# Uncle Fed Messer



## blackbear (Jan 15, 2017)

Primitive skills -ok-"Uncle Fed Messer" interview  enjoyI bet uncle fed had some stories to tell!
https://www.getrevue.co/profile/the...h-uncle-fed-messer-the-weekly-holler-13-24537


----------



## NCHillbilly (Jan 15, 2017)

blackbear said:


> Primitive skills -ok-"Uncle Fed Messer" interview  enjoyI bet uncle fed had some stories to tell!
> https://www.getrevue.co/profile/the...h-uncle-fed-messer-the-weekly-holler-13-24537



Thanks for posting this!

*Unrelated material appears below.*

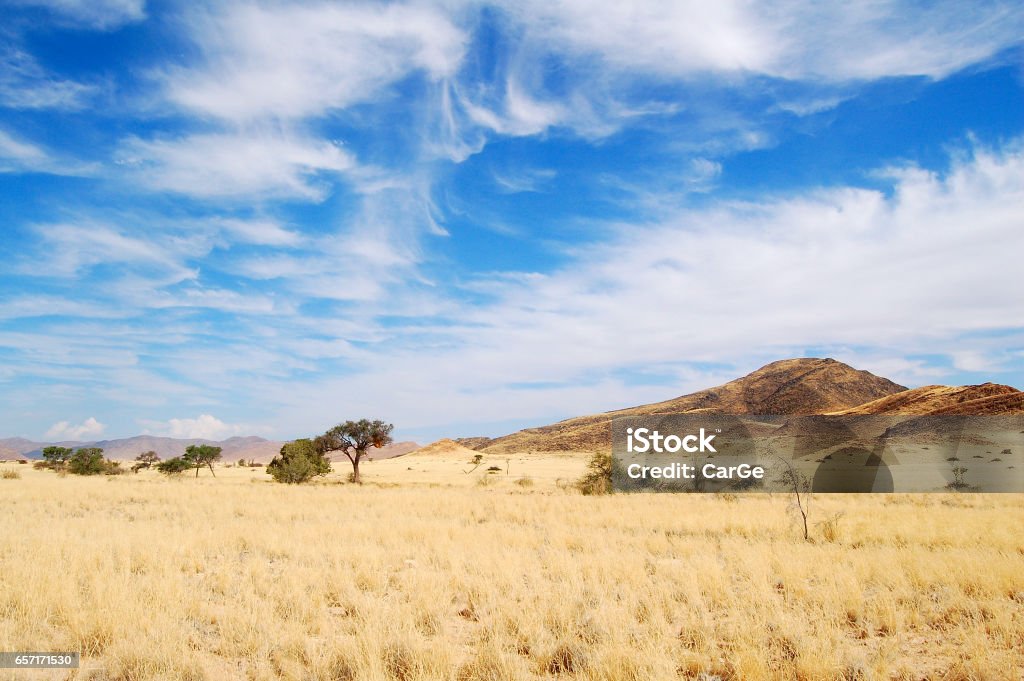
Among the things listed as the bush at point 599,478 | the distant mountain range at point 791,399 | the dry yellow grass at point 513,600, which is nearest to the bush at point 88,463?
the dry yellow grass at point 513,600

Uncle Fed Messer was a relative of mine, lived only a couple miles from where I grew up and live now. He has always been a local legend, but I didn't know that he was known outside my holler here. Not many folks left nowadays anywhere near the same caliber of Uncle Fed.


----------



## JustUs4All (Jan 15, 2017)

I would give a pretty penny to see someone try to explain modern contraptions and political correctness to Uncle Fred.


----------



## Redbow (Jan 15, 2017)

What an honor it would have been to visit the old man and chat with him for a spell. So much history he could tell you about and the hunting and fishing stories...Wish someone had taken the time to write many of them down...


----------



## Pointpuller (Jan 16, 2017)

Great stuff!!  Thanks for sharing.


----------



## 308-MIKE (Jan 17, 2017)

Thanks for posting. I've always enjoyed stories about the 'old school' way of doing things.


----------



## turkeykirk (Feb 5, 2017)

Great story!


----------